* [WHAT YOU NEED TO DO]:
Here the job is to copy the data exactly and to exclude every image from it.

====================

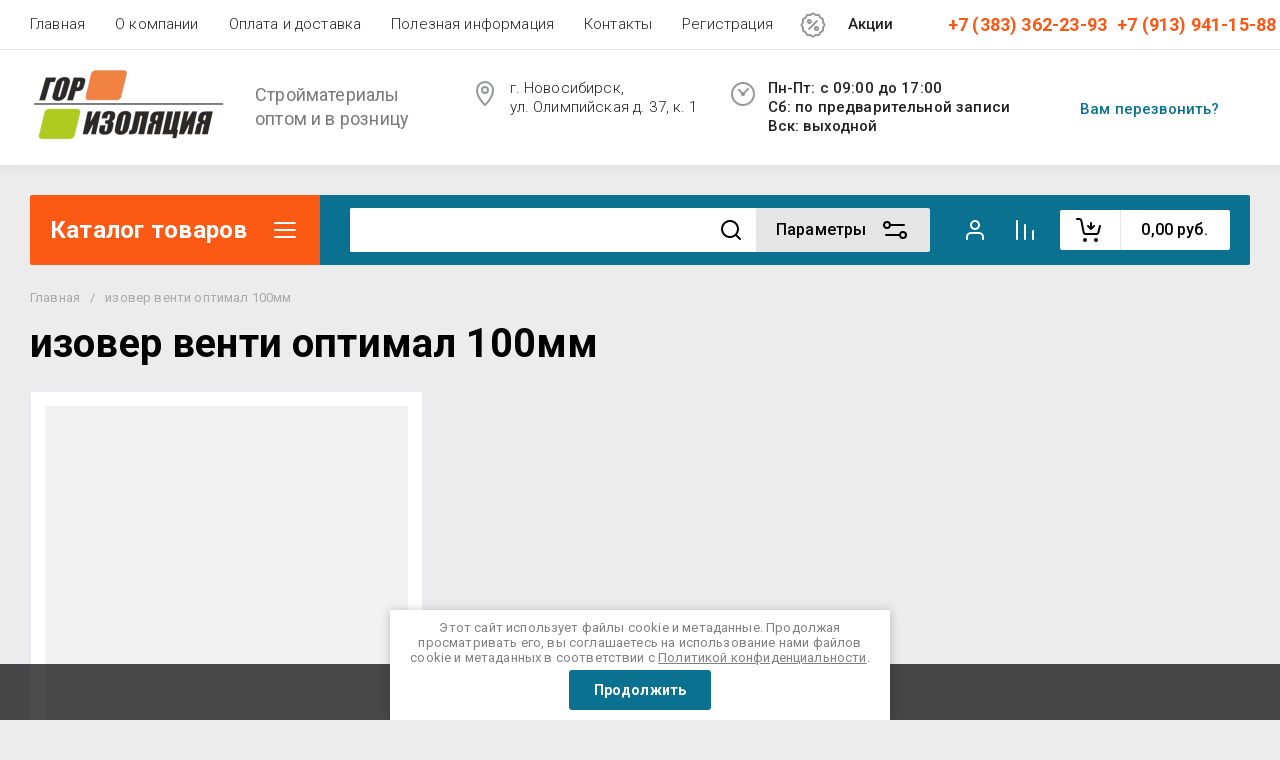

--- FILE ---
content_type: text/javascript
request_url: https://counter.megagroup.ru/fe130cbfad4c73fcee2e0a5bde922ce9.js?r=&s=1280*720*24&u=https%3A%2F%2Fgorteplo54.ru%2Fmagazin%2Ftag%2Fizover-venti-optimal-100mm&t=%D0%B8%D0%B7%D0%BE%D0%B2%D0%B5%D1%80%20%D0%B2%D0%B5%D0%BD%D1%82%D0%B8%20%D0%BE%D0%BF%D1%82%D0%B8%D0%BC%D0%B0%D0%BB%20100%D0%BC%D0%BC&fv=0,0&en=1&rld=0&fr=0&callback=_sntnl1768949544390&1768949544390
body_size: 85
content:
//:1
_sntnl1768949544390({date:"Tue, 20 Jan 2026 22:52:24 GMT", res:"1"})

====================

* [RESPONSE AREA]:
--- FILE ---
content_type: text/javascript
request_url: https://counter.megagroup.ru/fe130cbfad4c73fcee2e0a5bde922ce9.js?r=&s=1280*720*24&u=https%3A%2F%2Fgorteplo54.ru%2Fmagazin%2Ftag%2Fizover-venti-optimal-100mm&t=%D0%B8%D0%B7%D0%BE%D0%B2%D0%B5%D1%80%20%D0%B2%D0%B5%D0%BD%D1%82%D0%B8%20%D0%BE%D0%BF%D1%82%D0%B8%D0%BC%D0%B0%D0%BB%20100%D0%BC%D0%BC&fv=0,0&en=1&rld=0&fr=0&callback=_sntnl1768949544390&1768949544390
body_size: 85
content:
//:1
_sntnl1768949544390({date:"Tue, 20 Jan 2026 22:52:24 GMT", res:"1"})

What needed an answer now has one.